─── Excerpted passage ───
# HTR-5960 Dolby Dialog Echo?



## slidell (Jan 23, 2007)

Anyone having “echo” in the Dolby surround dialog? 

I keep getting an awful echo effect whenever the dialog takes place in a room or, LOL, a tent! I do not have this problem with DTS sound streams, only Dolby. I have reduced the DSP and reflection settings to minimal in a couple of Sound Fields but problem still exits.

I did not have this problem in my Onkyo however this receiver really cranks the rear output using YPAO. Turning the Rears way down has helped a bit. :scratch: 

Anyone notice this?

TIA


----------



## Hakka (Sep 10, 2006)

I would suggest doing a full manual calibration with an SPL meter and test disc, sounds like the YPAO is getting something wrong.


----------



## slidell (Jan 23, 2007)

Thanks Hakka, do you have this receiver? My question would be if it's the YPAO, then why is DTS decoding perfectly?

To do a full manual calibration would be a bit expensive as I have nothing to adjust manually without a parametric equalizer? 

I have a SPL meter and an Avia test disk. Guess what? The Yamaha enables ALL surrounds for any one rear surround on the test disk. So, the receiver cannot decode the Avia Dolby disk as well! All speakers work, are hooked up properly and are individually identified and controlled by user on command.

Again DTS rocks, no problem there.

I have written Yamaha tech support, any HTR-5960 owners out there?


----------



## slidell (Jan 23, 2007)

Slapping me head for not checking DVD player before posting...I had to go across town and steal brother's

Well I got a year out of this one.. but at least the new receiver is OK.


----------



## Hakka (Sep 10, 2006)
─── Supplied material ───
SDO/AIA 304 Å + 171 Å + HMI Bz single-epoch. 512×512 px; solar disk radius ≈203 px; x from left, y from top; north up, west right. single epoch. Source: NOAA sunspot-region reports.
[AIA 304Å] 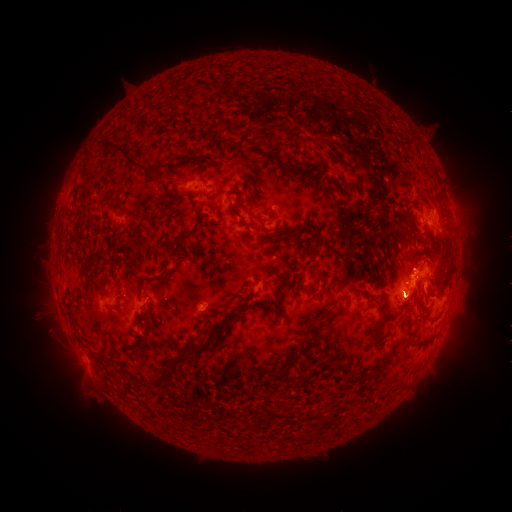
───
◆ What you need to do: Reproduce the HTR-5960 thread in full, word for word. Work from the HTR-5960 thread alone and leave the data aside.

◆ The reply:
# HTR-5960 Dolby Dialog Echo?



## slidell (Jan 23, 2007)

Anyone having “echo” in the Dolby surround dialog? 

I keep getting an awful echo effect whenever the dialog takes place in a room or, LOL, a tent! I do not have this problem with DTS sound streams, only Dolby. I have reduced the DSP and reflection settings to minimal in a couple of Sound Fields but problem still exits.

I did not have this problem in my Onkyo however this receiver really cranks the rear output using YPAO. Turning the Rears way down has helped a bit. :scratch: 

Anyone notice this?

TIA


----------



## Hakka (Sep 10, 2006)

I would suggest doing a full manual calibration with an SPL meter and test disc, sounds like the YPAO is getting something wrong.


----------



## slidell (Jan 23, 2007)

Thanks Hakka, do you have this receiver? My question would be if it's the YPAO, then why is DTS decoding perfectly?

To do a full manual calibration would be a bit expensive as I have nothing to adjust manually without a parametric equalizer? 

I have a SPL meter and an Avia test disk. Guess what? The Yamaha enables ALL surrounds for any one rear surround on the test disk. So, the receiver cannot decode the Avia Dolby disk as well! All speakers work, are hooked up properly and are individually identified and controlled by user on command.

Again DTS rocks, no problem there.

I have written Yamaha tech support, any HTR-5960 owners out there?


----------



## slidell (Jan 23, 2007)

Slapping me head for not checking DVD player before posting...I had to go across town and steal brother's

Well I got a year out of this one.. but at least the new receiver is OK.


----------



## Hakka (Sep 10, 2006)